Hal itu ditegaskan oleh Sekda Sumarno usai menghadiri Rapat Paripurna DPRD Jateng, di Gedung Berlian Semarang pada Rabu, 6 Mei 2026.
"Sanksi itu harus. Sanksinya Bertingkat. Ada yang teguran, lisan, tertulis. Bisa saja berupa penurunan atau penundaan kenaikan pangkat, bahkan penurunan jabatan. Sesuai dengan bobot pelanggaran yang akan dirumuskan oleh tim nanti," tegasnya.
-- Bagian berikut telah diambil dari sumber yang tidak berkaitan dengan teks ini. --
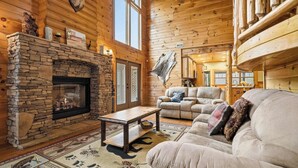 A log cabin interior with a stone fireplace, leather sofa, and a large window.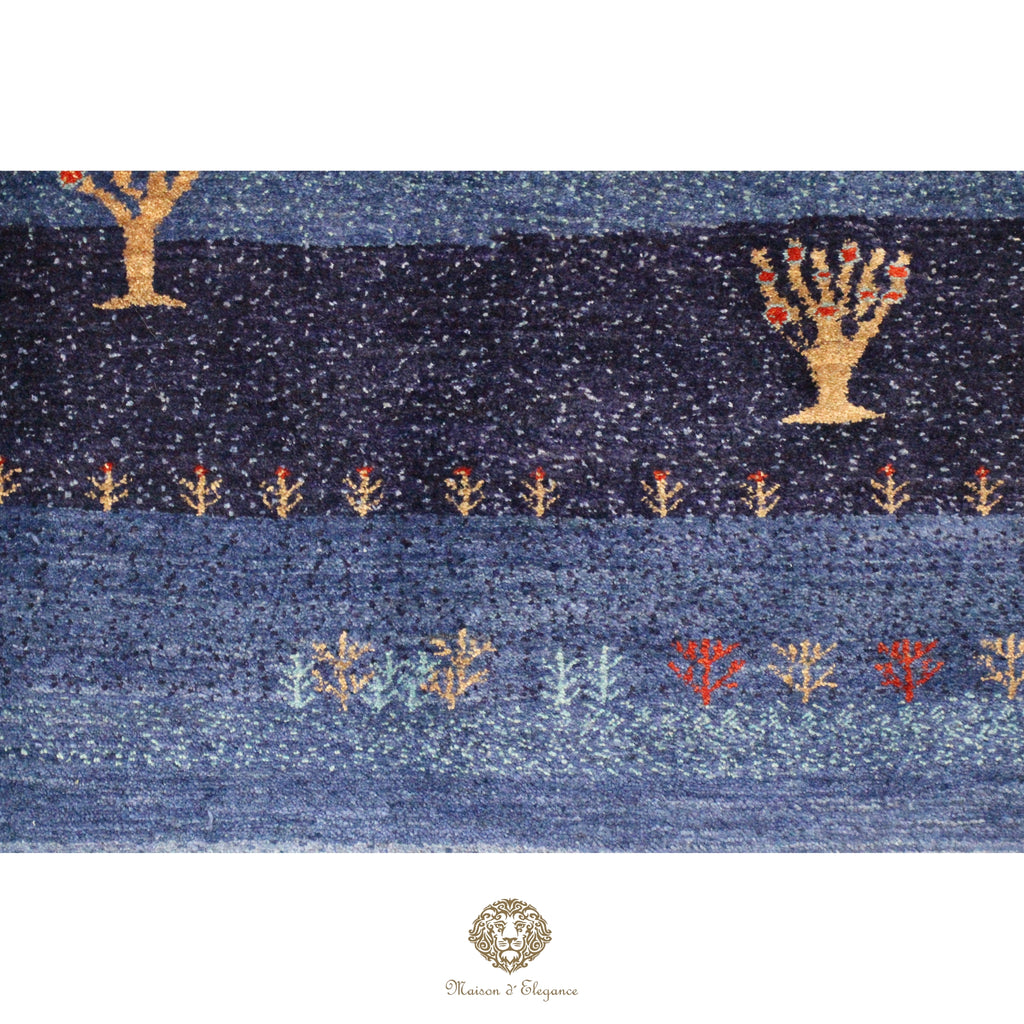 Textile with tree patterns on a blue background, featuring a brand logo at the bottom.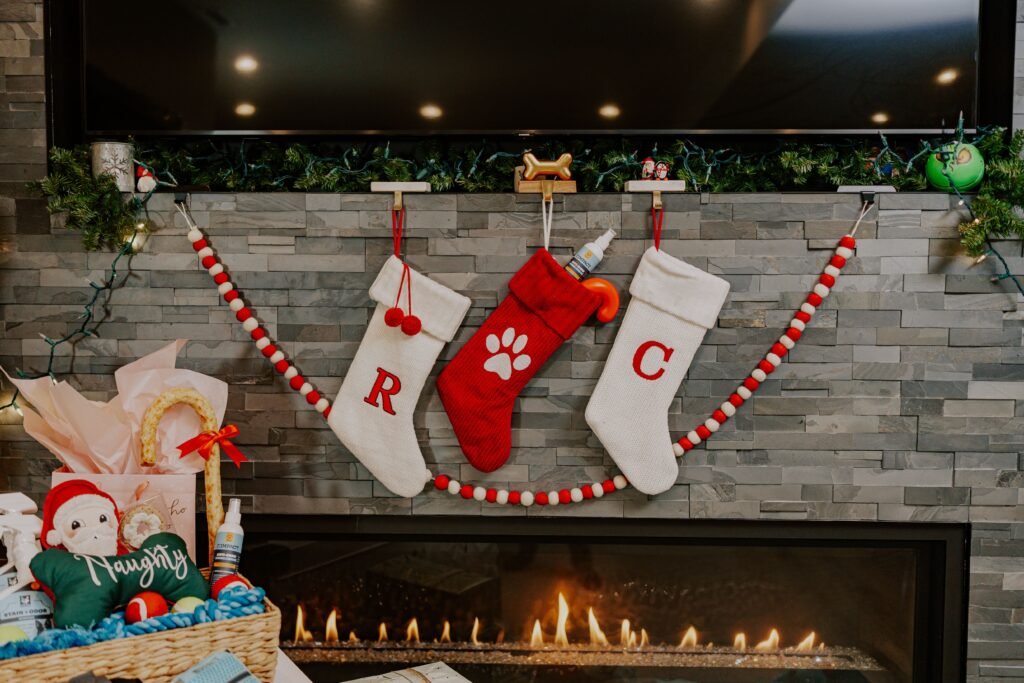 Christmas stocking filled with small gifts hanging on a mantel.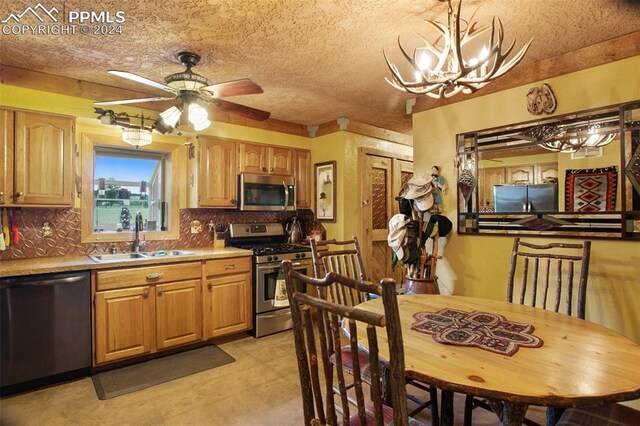 kitchen featuring sink, appliances with stainless steel finishes, tasteful backsplash, and decorative light fixtures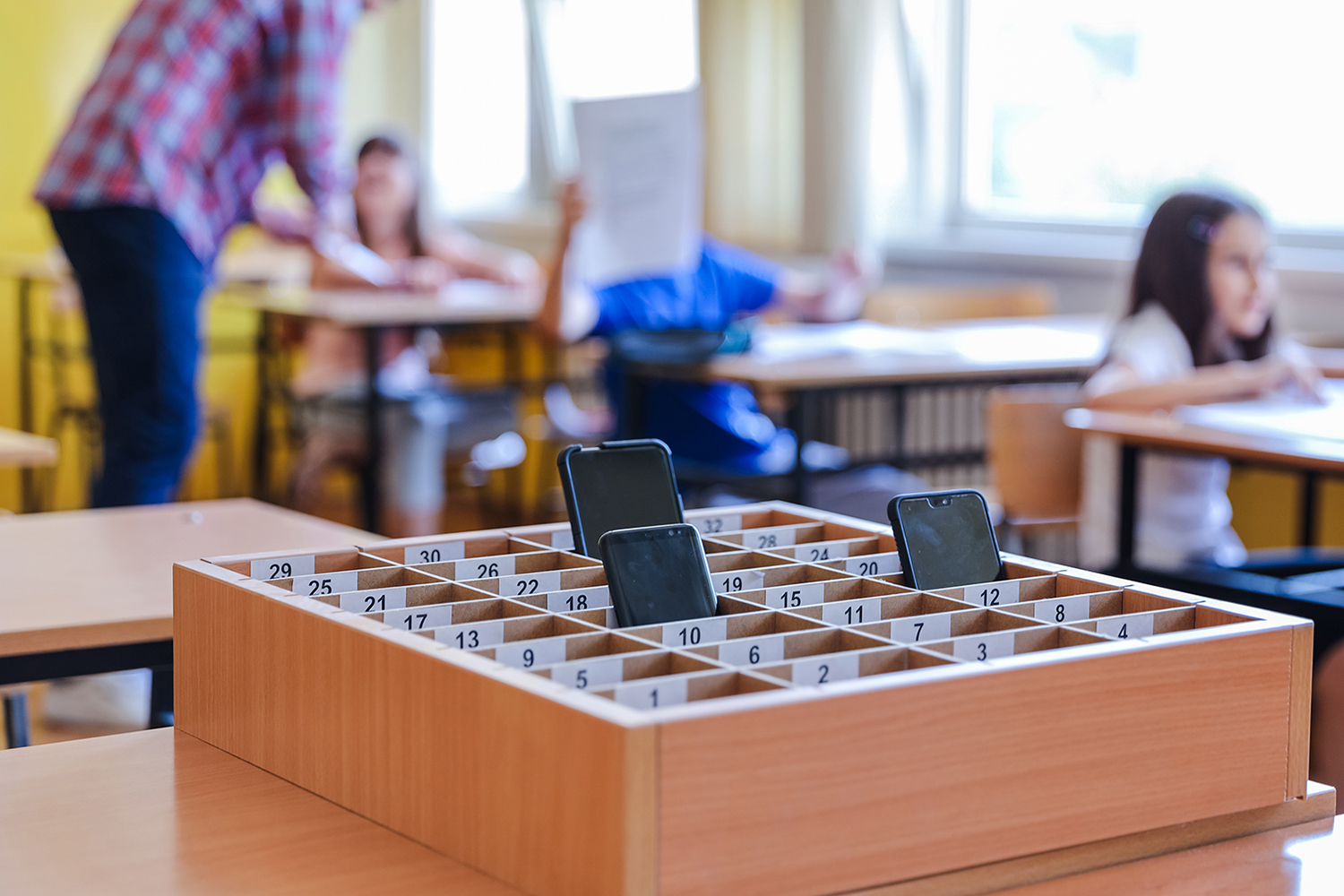 A wood box with numbered slots, some containing phones, sits in a classroom with elementary age students in the background.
Dia juga menegaskan, bahwa sistem aplikasi yang dipergunakan juga harus diperbaiki. Jika terkait dengan kinerja, baik itu Work From Home (WFH) ataupun kehadiran, yang harus dipastikan adalah penggunaan instrumen dengan benar.
"Kalau benar itu 'fake', intsrumennya juga harus diperbaiki, pengawasannya maupun pengendaliannya," ujarnya.